Work instructions. Write out again, word for word, the lines below from the line that holds "Kunstofffenster mit Holzladen" through the line that holds "إليك بالصور اجمل قصات شعر اطفال بنات كيرلي", omitting pictures.

Dataset extract.
****
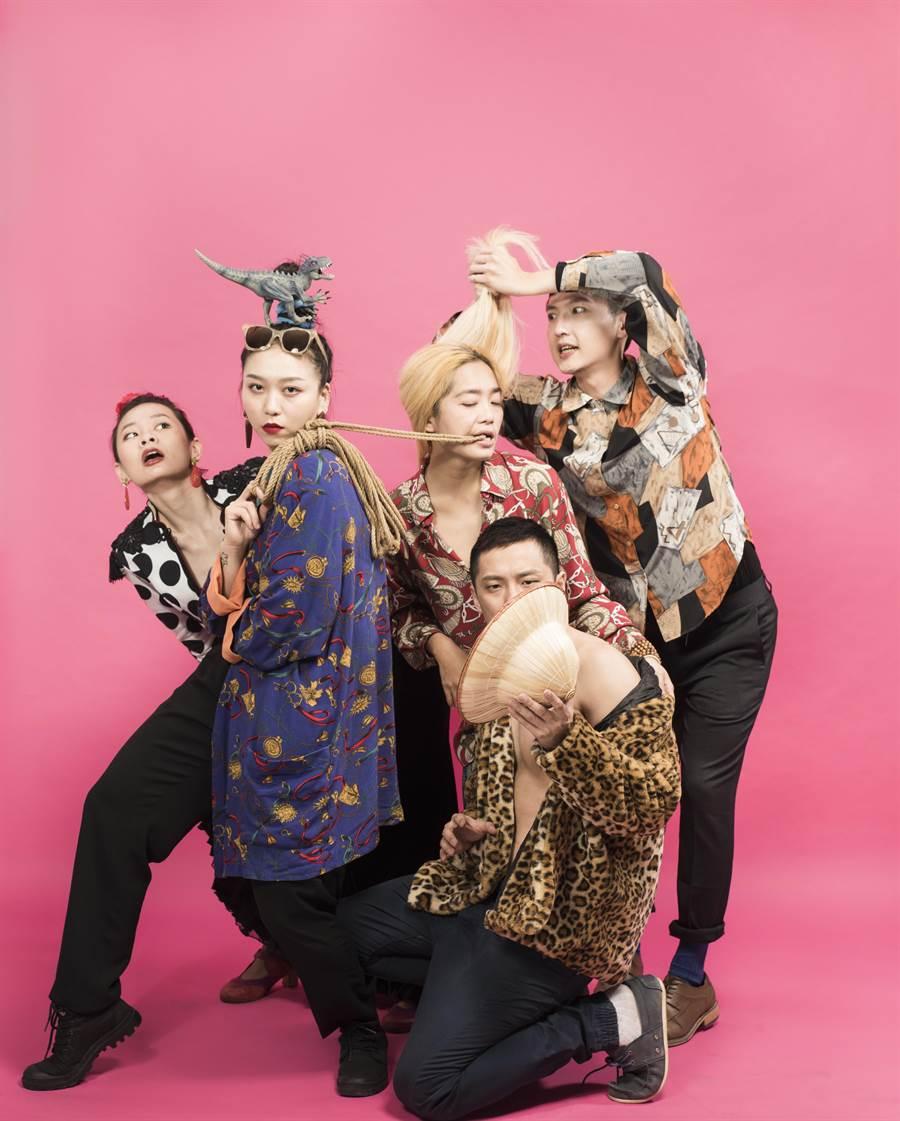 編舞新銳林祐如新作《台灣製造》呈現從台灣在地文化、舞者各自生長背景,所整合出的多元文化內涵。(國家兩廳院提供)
****
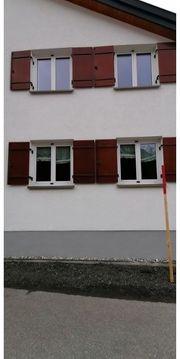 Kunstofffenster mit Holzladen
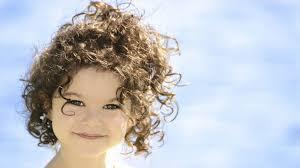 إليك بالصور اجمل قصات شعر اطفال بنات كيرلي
****
Result for this task.
 Kunstofffenster mit Holzladen
 إليك بالصور اجمل قصات شعر اطفال بنات كيرلي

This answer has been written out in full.